Supplied text –
[PATCH v4 00/21] Avoid MAP_FIXED gap exposure

From: Liam R. Howlett
Date: Wed Jul 10 2024 - 15:25:34 EST


It is now possible to walk the vma tree using the rcu read locks and is
beneficial to do so to reduce lock contention. Doing so while a
MAP_FIXED mapping is executing means that a reader may see a gap in the
vma tree that should never logically exist - and does not when using the
mmap lock in read mode. The temporal gap exists because mmap_region()
calls munmap() prior to installing the new mapping.

This patch set stops rcu readers from seeing the temporal gap by
splitting up the munmap() function into two parts. The first part
prepares the vma tree for modifications by doing the necessary splits
and tracks the vmas marked for removal in a side tree. The second part
completes the munmapping of the vmas after the vma tree has been
overwritten (either by a MAP_FIXED replacement vma or by a NULL in the
munmap() case).

Problem 1 – In the MAP_FIXED cover letter, why does the temporal gap exist?
Problem 2 – Reproduce word for word the stretch of the MAP_FIXED cover letter from "It is now possible" through "munmap() case).".
Problem 3 – Extend the MAP_FIXED cover letter beyond its final sentence.
The entries after this cover letter are separate material.

Material –
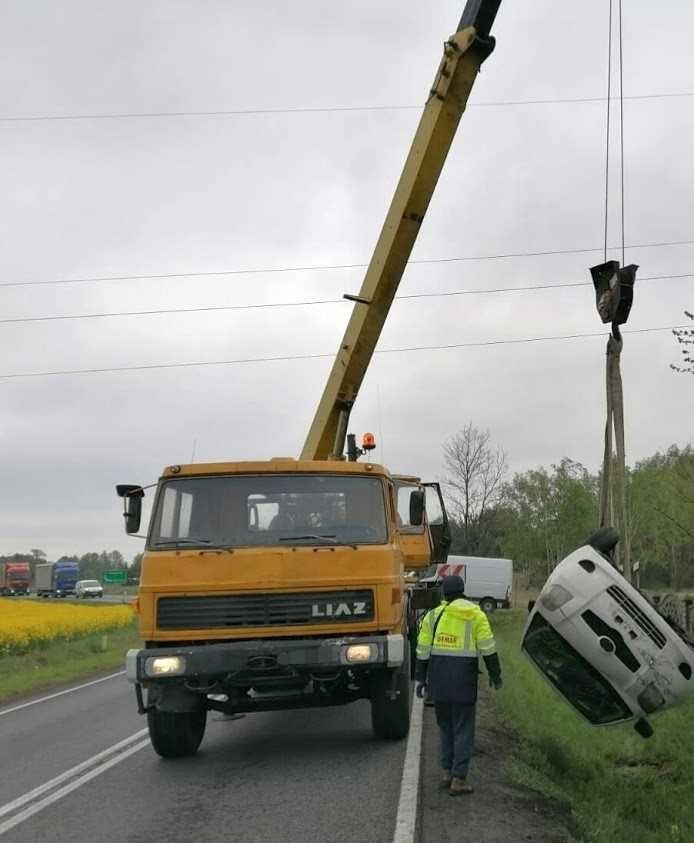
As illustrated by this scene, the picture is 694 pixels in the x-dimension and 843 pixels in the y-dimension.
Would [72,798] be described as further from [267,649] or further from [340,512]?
[340,512]

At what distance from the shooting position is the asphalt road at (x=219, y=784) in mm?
6355

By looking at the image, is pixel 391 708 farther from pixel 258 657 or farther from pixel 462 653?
pixel 462 653

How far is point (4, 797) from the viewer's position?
761cm

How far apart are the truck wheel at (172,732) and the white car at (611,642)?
11.8 feet

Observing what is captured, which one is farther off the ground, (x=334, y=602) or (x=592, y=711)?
(x=334, y=602)

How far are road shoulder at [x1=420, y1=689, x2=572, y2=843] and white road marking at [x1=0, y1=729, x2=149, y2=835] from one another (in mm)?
2760

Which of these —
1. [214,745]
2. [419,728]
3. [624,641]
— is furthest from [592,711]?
[214,745]

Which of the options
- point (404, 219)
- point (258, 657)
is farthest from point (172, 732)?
point (404, 219)

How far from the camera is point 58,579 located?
84.2 meters

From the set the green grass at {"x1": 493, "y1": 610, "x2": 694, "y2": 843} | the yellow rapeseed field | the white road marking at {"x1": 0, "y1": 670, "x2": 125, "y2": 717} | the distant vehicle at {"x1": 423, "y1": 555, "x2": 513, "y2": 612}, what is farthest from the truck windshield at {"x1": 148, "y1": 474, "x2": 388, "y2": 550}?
the distant vehicle at {"x1": 423, "y1": 555, "x2": 513, "y2": 612}

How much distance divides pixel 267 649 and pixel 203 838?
208 cm

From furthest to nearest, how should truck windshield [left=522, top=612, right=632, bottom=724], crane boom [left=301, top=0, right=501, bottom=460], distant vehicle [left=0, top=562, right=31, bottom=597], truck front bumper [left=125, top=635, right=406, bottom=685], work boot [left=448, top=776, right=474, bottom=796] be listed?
distant vehicle [left=0, top=562, right=31, bottom=597] < crane boom [left=301, top=0, right=501, bottom=460] < truck front bumper [left=125, top=635, right=406, bottom=685] < work boot [left=448, top=776, right=474, bottom=796] < truck windshield [left=522, top=612, right=632, bottom=724]

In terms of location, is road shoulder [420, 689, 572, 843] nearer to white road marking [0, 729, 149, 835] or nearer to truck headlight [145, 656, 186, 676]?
truck headlight [145, 656, 186, 676]

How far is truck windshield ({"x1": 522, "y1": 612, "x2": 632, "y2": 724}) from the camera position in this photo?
6.73 meters
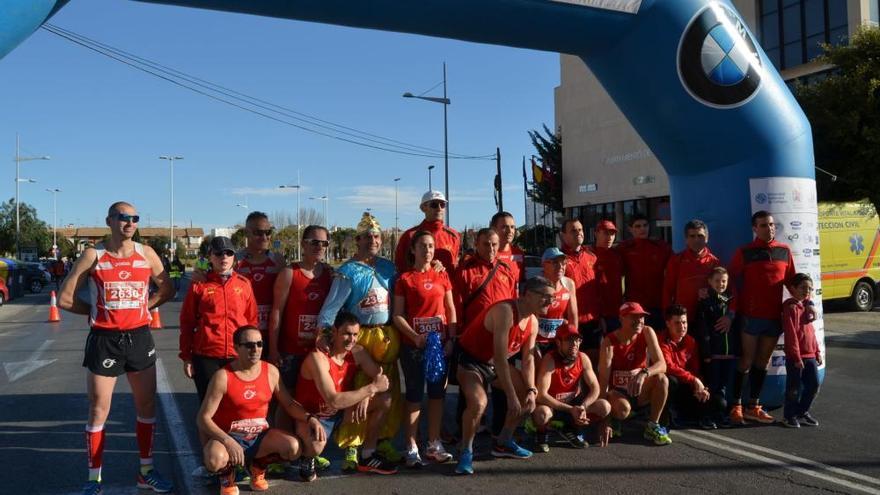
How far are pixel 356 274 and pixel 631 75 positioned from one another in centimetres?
334

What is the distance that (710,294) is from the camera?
225 inches

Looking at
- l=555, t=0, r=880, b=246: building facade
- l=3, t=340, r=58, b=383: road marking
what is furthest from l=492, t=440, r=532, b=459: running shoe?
l=555, t=0, r=880, b=246: building facade

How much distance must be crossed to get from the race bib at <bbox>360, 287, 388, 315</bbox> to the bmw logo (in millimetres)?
3416

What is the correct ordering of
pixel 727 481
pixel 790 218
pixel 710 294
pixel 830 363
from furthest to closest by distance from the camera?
pixel 830 363
pixel 790 218
pixel 710 294
pixel 727 481

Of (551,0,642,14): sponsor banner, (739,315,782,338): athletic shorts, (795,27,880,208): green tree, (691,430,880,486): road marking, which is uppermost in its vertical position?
(795,27,880,208): green tree

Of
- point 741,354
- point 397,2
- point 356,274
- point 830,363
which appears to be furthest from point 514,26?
point 830,363

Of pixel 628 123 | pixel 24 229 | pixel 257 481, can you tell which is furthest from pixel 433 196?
pixel 24 229

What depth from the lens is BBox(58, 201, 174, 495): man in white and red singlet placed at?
165 inches

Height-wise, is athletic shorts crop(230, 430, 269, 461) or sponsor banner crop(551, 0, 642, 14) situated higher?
sponsor banner crop(551, 0, 642, 14)

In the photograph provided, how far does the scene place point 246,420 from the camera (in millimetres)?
4285

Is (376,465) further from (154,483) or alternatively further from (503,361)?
(154,483)

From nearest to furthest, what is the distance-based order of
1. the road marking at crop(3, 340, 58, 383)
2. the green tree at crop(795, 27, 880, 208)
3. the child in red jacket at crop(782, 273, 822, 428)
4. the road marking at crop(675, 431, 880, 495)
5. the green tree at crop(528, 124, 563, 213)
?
the road marking at crop(675, 431, 880, 495) → the child in red jacket at crop(782, 273, 822, 428) → the road marking at crop(3, 340, 58, 383) → the green tree at crop(795, 27, 880, 208) → the green tree at crop(528, 124, 563, 213)

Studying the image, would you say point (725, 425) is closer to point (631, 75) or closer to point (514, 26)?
point (631, 75)

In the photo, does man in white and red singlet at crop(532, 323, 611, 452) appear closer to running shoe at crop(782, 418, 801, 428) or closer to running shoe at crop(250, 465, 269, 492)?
running shoe at crop(782, 418, 801, 428)
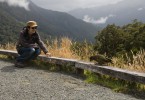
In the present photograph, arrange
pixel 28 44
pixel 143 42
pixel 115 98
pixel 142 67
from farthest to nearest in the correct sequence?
pixel 143 42, pixel 28 44, pixel 142 67, pixel 115 98

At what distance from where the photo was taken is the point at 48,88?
24.3ft

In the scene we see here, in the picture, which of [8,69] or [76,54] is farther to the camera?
[76,54]

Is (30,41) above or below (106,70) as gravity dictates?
above

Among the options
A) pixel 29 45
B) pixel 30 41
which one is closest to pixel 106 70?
pixel 29 45

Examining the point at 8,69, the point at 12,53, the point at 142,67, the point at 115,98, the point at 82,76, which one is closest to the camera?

Exercise output 1 – It exists because mmap_region() calls munmap() before installing the new mapping.

Exercise output 2 –
It is now possible to walk the vma tree using the rcu read locks and is
beneficial to do so to reduce lock contention. Doing so while a
MAP_FIXED mapping is executing means that a reader may see a gap in the
vma tree that should never logically exist - and does not when using the
mmap lock in read mode. The temporal gap exists because mmap_region()
calls munmap() prior to installing the new mapping.

This patch set stops rcu readers from seeing the temporal gap by
splitting up the munmap() function into two parts. The first part
prepares the vma tree for modifications by doing the necessary splits
and tracks the vmas marked for removal in a side tree. The second part
completes the munmapping of the vmas after the vma tree has been
overwritten (either by a MAP_FIXED replacement vma or by a NULL in the
munmap() case).

Exercise output 3 –
Please note that rcu walkers will still be able to see a temporary state
of split vmas that may be in the process of being removed, but the
temporal gap will not be exposed. vma_start_write() are called on both
parts of the split vma, so this state is detectable.

RFC: https://lore.kernel.org/linux-mm/20240531163217.1584450-1-Liam.Howlett@xxxxxxxxxx/
v1: https://lore.kernel.org/linux-mm/20240611180200.711239-1-Liam.Howlett@xxxxxxxxxx/
v2: https://lore.kernel.org/all/20240625191145.3382793-1-Liam.Howlett@xxxxxxxxxx/
v3: https://lore.kernel.org/linux-mm/20240704182718.2653918-1-Liam.Howlett@xxxxxxxxxx/

Changes since v3:
- Completely removing arch_unmap() from the kernel. PPC doesn't need
it and no one else uses it.
- Relocated checks for mseal'ed vmas so it is only checked when
necessary.
- Remove do_vma_munmap() and use do_vmi_align_munmap() in its place
- Added inclusive/exclusive comments for start/end of munmap
- Added comments for unmap_start/unmap_end to specify it is for PTEs
- Renamed "cleared_ptes" to "clear_ptes" and reversed the logic so that
it is now a flag to indicate that the ptes need to be cleared vs it
was done.
- Set the "clear_ptes" flag after a successful vms_gather_munmap_vmas()
- Rename vms_complete_pte_clear() to vms_clear_ptes() since it may
happen before the completion of the vms in the case of a driver
mmap'ing in mmap_region().
- Fixed comment around vms_clear_ptes() in mmap_region().
- Call init_vma_munmap() unconditionally in the mmap_region() case so
that all defaults are set in the struct, which means
init_vma_munmap() must support a NULL vma.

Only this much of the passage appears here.